Balada de odio y liberación
Por Oswaldo Osorio
La venganza puede ser un asunto espiritual, sobre todo si la historia de venganza nos viene de oriente, porque en occidente la cuestión casi siempre se resume al esquema básico de “voy lo mato y vuelvo”. Sólo habría que mirar las dos más célebres sagas de venganza de Hollywood, El vengador anónimo y Kill Bill, para comprobar de golpe lo diferentes que son los personajes interpretados por Charles Bronson y Umma Thurman, respectivamente, con el protagonista de esta impactante cinta surcoreana, en la que la venganza trae más profundas implicaciones que el irracional deseo de aniquilación del enemigo.

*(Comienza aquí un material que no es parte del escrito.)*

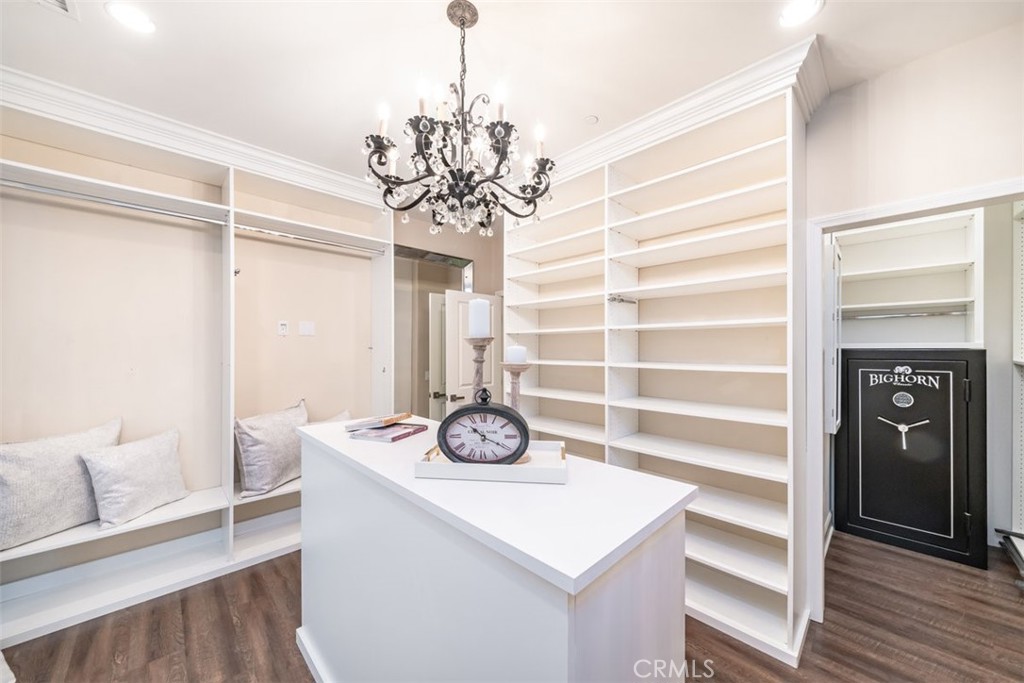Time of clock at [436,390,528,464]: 10:20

A Park Chan-Wook se le está promocionando en el mundo como el Quentin Tarantino de oriente, y si bien hay unos puntos en común entre sus películas, e incluso fue el mismo Tarantino quien presidió el jurado del Festival de Cannes cuando a este filme se le otorgó el Gran Premio, lo cierto es que la cosa es más bien al contrario, es decir, es el director de Kill Bill quien se ha alimentado del cine de oriente y, como hicieran los Spaghetti westerns con el western, tomó sólo lo más cinemático y llamativo visualmente. De manera que en la “trilogía de la venganza”, de la que Oldboy es la segunda entrega, se puede encontrar esa acción y visualidad tarantinesca, pero además potenciada por un trasfondo moral y existencial que la hace mucho más compleja, incluso turbadora.

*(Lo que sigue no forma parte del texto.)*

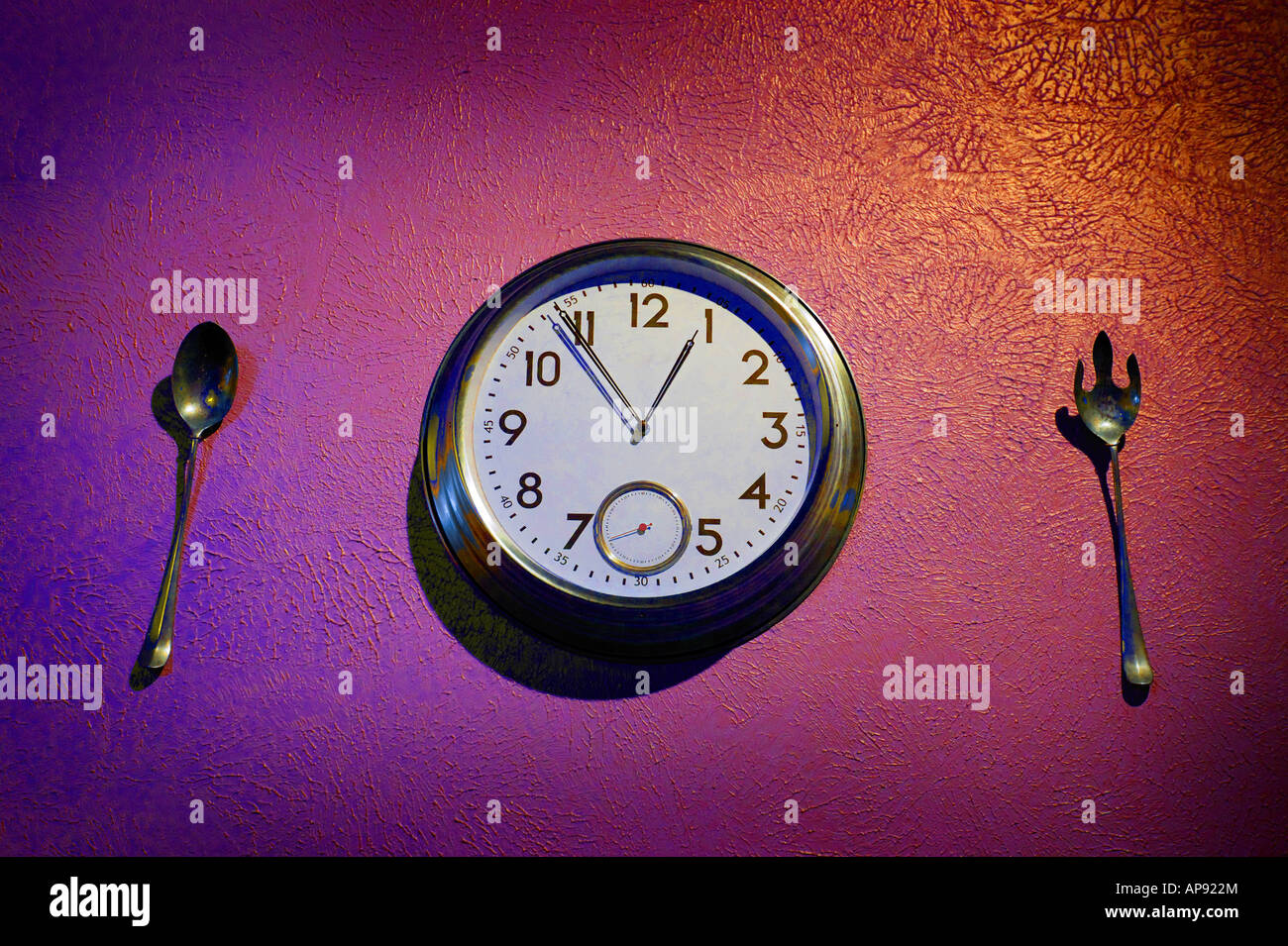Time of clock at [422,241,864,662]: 12:54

Tal vez la principal constante de esta película es su efectismo. No tomado tanto como la aplicación de fórmulas para impactar fácilmente al espectador (aunque también hay algo de eso), sino como una honesta vocación para afectarlo, para sacudirlo con una imagen, un giro argumental o un acto de violencia, y así ponerlo a pensar, o al menos desconcertarlo, perturbarlo y dejarle incubada una inquietante cuestión que tal vez luego lo asalte mientras retoza tranquilamente o se lava los dientes. Se dice que Hollywood actualmente está haciendo justamente lo contrario, diseñando películas que no dejen pensando al espectador ni tampoco satisfecho de cine, porque cuando una película deja satisfecho al espectador, éste se demora más para volver al cine.

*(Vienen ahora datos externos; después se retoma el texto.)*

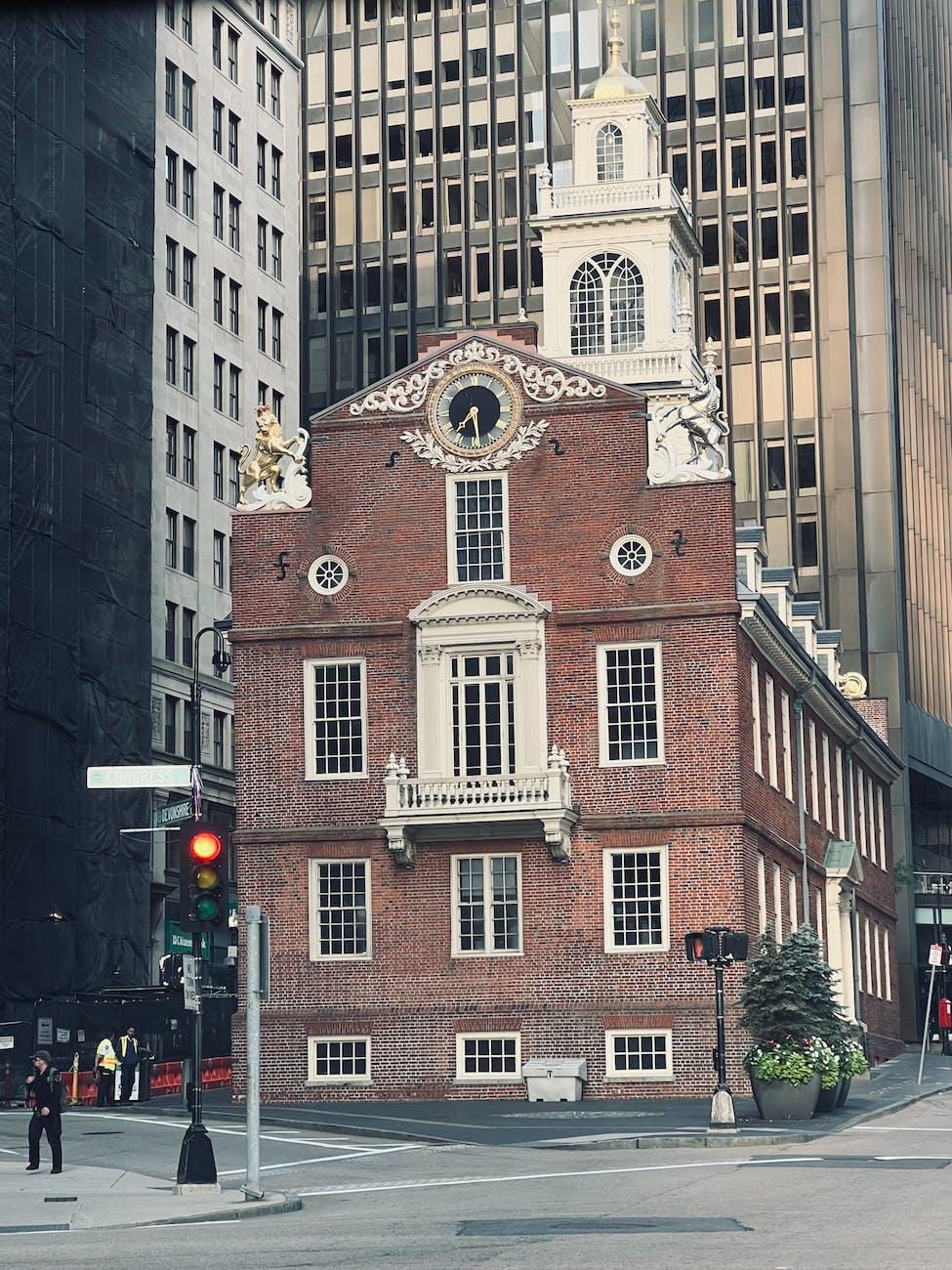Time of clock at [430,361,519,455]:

Ese efectismo empieza por un original planteamiento argumental, en el que un hombre es confinado por quince años en una prisión particular (!) por mandato de otro. El motivo de la venganza está ya enunciado, pero no la razón del drástico encarcelamiento. Toda la trama de la película gira en torno a desentrañar este misterio, y es en ese laberinto de situaciones, causas, consecuencias y motivaciones e intenciones de los personajes, donde el espectador se ve envuelto y dando tumbos de sorpresa en sorpresa. Porque cuando se acomoda en un estado de cosas en esa historia e identifica la posición de los personajes, entonces llega un giro aún más violento (visual y/o emocional) y cambia por completo el cuadro.
Entre todas esas sorpresas y giros se va construyendo una lógica de la idea de venganza cada vez más bizarra y compleja, una lógica que va desde ese odio ciego que convierte a un hombre en una máquina de agresión brutal, hasta una concepción épica y casi sublime del dolor, el odio y la existencia. Porque en esta historia sus personajes viven para y por la venganza, pero cuando se dan cuenta de que no se trata de un asunto tan simple (ni tan placentero, valga decirlo) como el “voy lo mato y vuelvo”, sino que la venganza implica muchas más cosas, entonces descubren verdades, de ellos mismos y de sus enemigos, y de alguna forma se liberan. Así que ésta es una historia de violencia extrema, de odio, pero también una historia que habla de la naturaleza del hombre y sus dilemas morales, incluso del amor, porque toda esta historia empieza y termina con el amor, vaya paradoja.
Publicado el 11 de agosto de 2006 en el periódico El Mundo de Medellín.